Les photos de mode ont toujours une saveur particulière, particulièrement lorsqu’elles préfigurent l’image d’une collection en son entier. Elles se doivent en effet de faire ressortir à la fois le talent du shooter et l’identité propre de la marque, selon son histoire, ses campagnes précédentes et la direction souhaitée par ses dirigeants.
Sans entrer dans les détails du marketing mix (1) propre au monde particulier du luxe, notons simplement que ce sont le style et l’esprit qui vont être particulièrement pris en compte dans la construction d’une copy-strategy (2) crédible.

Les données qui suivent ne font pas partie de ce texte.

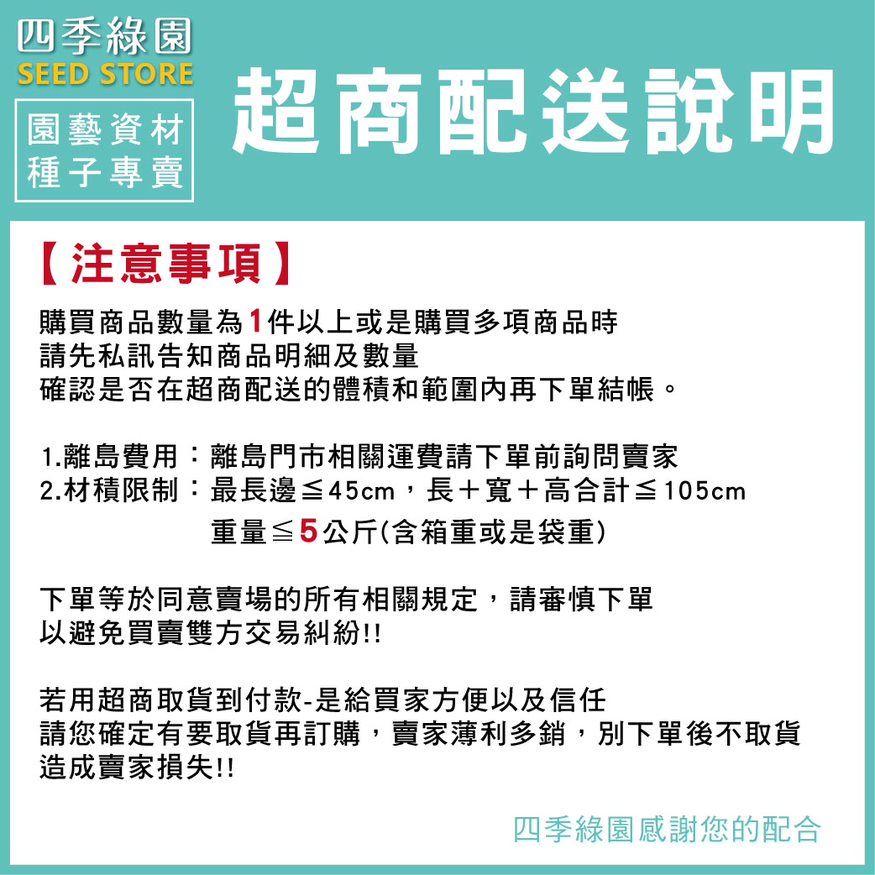 四季綠園
SEED STORE
園藝資材
種子專賣

超商配送說明

【注意事項】

購買商品數量為1件以上或是購買多項商品時
請先私訊告知商品明細及數量
確認是否在超商配送的體積和範圍內再下單結帳。

1.離島費用：離島門市相關運費請下單前詢問賣家
2.材積限制：最長邊≦45cm，長＋寬＋高合計≦105cm
重量≦5公斤(含箱重或是袋重)

下單等於同意賣場的所有相關規定，請審慎下單
以避免買賣雙方交易糾紛!!

若用超商取貨到付款-是給買家方便以及信任
請您確定有要取貨再訂購，賣家薄利多銷，別下單後不取貨
造成賣家損失!!

四季綠園感謝您的配合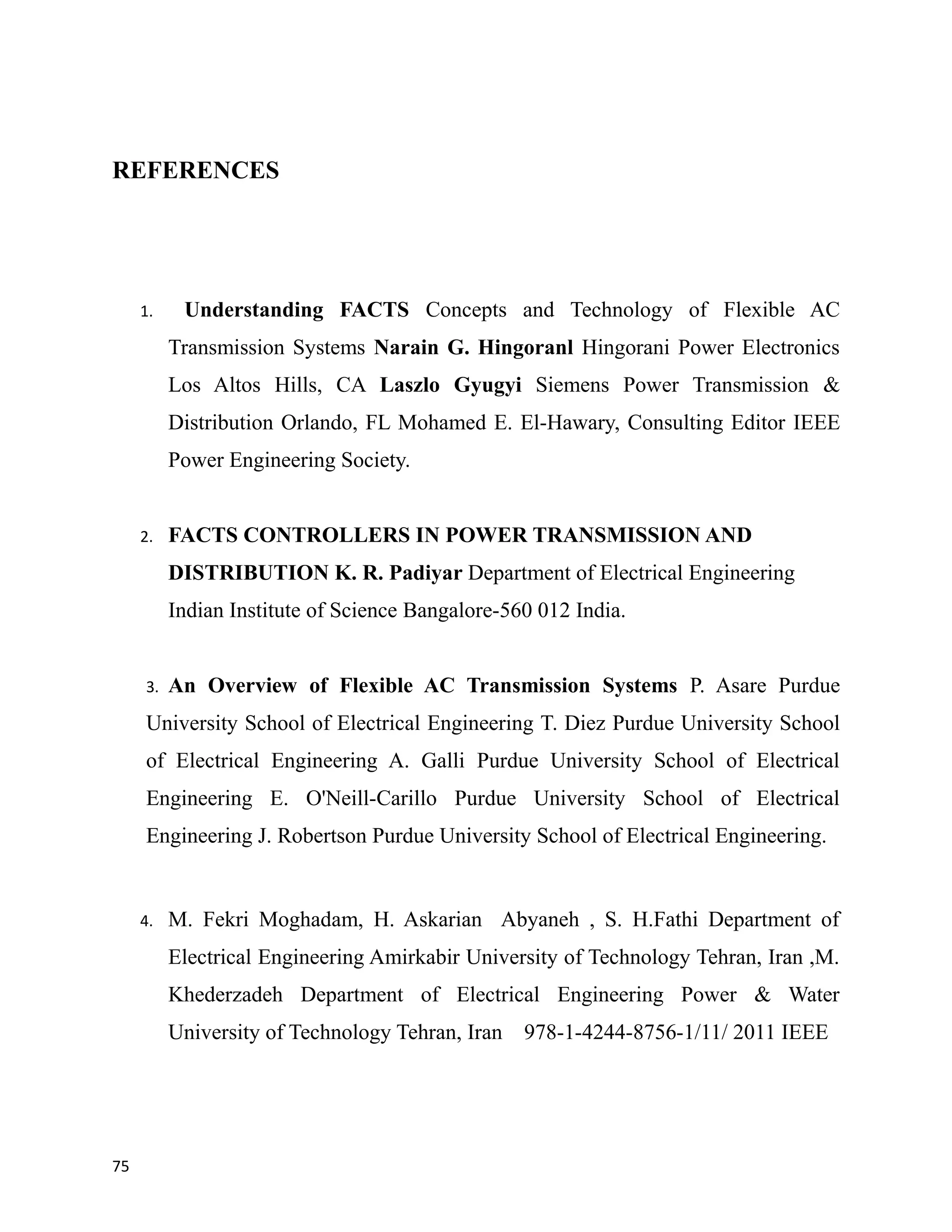 REFERENCES

1. Understanding FACTS Concepts and Technology of Flexible AC Transmission Systems Narain G. Hingoranl Hingorani Power Electronics Los Altos Hills, CA Laszlo Gyugyi Siemens Power Transmission & Distribution Orlando, FL Mohamed E. El-Hawary, Consulting Editor IEEE Power Engineering Society.

2. FACTS CONTROLLERS IN POWER TRANSMISSION AND DISTRIBUTION K. R. Padiyar Department of Electrical Engineering Indian Institute of Science Bangalore-560 012 India.

3. An Overview of Flexible AC Transmission Systems P. Asare Purdue University School of Electrical Engineering T. Diez Purdue University School of Electrical Engineering A. Galli Purdue University School of Electrical Engineering E. O'Neill-Carillo Purdue University School of Electrical Engineering J. Robertson Purdue University School of Electrical Engineering.

4. M. Fekri Moghadam, H. Askarian Abyaneh , S. H.Fathi Department of Electrical Engineering Amirkabir University of Technology Tehran, Iran ,M. Khederzadeh Department of Electrical Engineering Power & Water University of Technology Tehran, Iran 978-1-4244-8756-1/11/ 2011 IEEE

75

Or, en termes de campagne de communication, l’une des entreprises qui a su, selon moi, le mieux se définir, c’est certainement Hermès. Outre l’inévitable chauvinisme sous-jacent dont vous devinez les prolégomènes insidieux, cette remarque est le reflet d’une originalité, et surtout d’une atmosphère soigneusement entretenue qui sont propres à la maison de couture parisienne. Une certaine légèreté, le refus de la vulgarité, la recherche d’une esthétique évanescente et léchée, sont autant de leitmotiv qui caractérisent l’histoire publicitaire du groupe.
Bref, cette série est issue de la collaboration entre la Maison Orange et Tim Walker, qui a notamment bossé avec Richard Avedon (ouais ça calme), pour la Collection Spring/Summer (SS 09 pour les intimes) de cette année. Et… Ca déflore son buffle. Si vous voyez ce que je veux dire.
Je vous mets le reste des photos et les notes de bas de billet dans la suite, histoire de ne pas polluer la page d’accueil. Hein. Comme d’hab’. Pour en avoir quelques autres encore, c’est par chez BOOOOOOOM.
J’aime beaucoup celle avec la fenêtre sur paille. Et cette dernière, plus classique mais néanmoins particulièrement bien composée.
(1) Il s’agit de la définition de la stratégie associée à la confection, à la tarification, à la distribution et à la communication d’un produit dans une entreprise. En gros, il s’agit de dire que l’on veut produire, par exemple, un t-shirt vert, qui sera de telle forme et dans telle matière, fabriqué à tel endroit, pour tel coût, vendu à tel prix et dans tel circuit de distribution, et enfin soutenu par telle campagne de publicité ou de comm’ hors-media. En gros.
(2) C’est le document que délivre l’agence de publicité à son client (l’entreprise productrice donc), et qui définit les modalités de la campagne commandée : type de media, promesse client, reason-why, tonalité, coût…









Pour la deuxième photo, voir le travail photographique de Philippe Ramette, artiste plasticien français.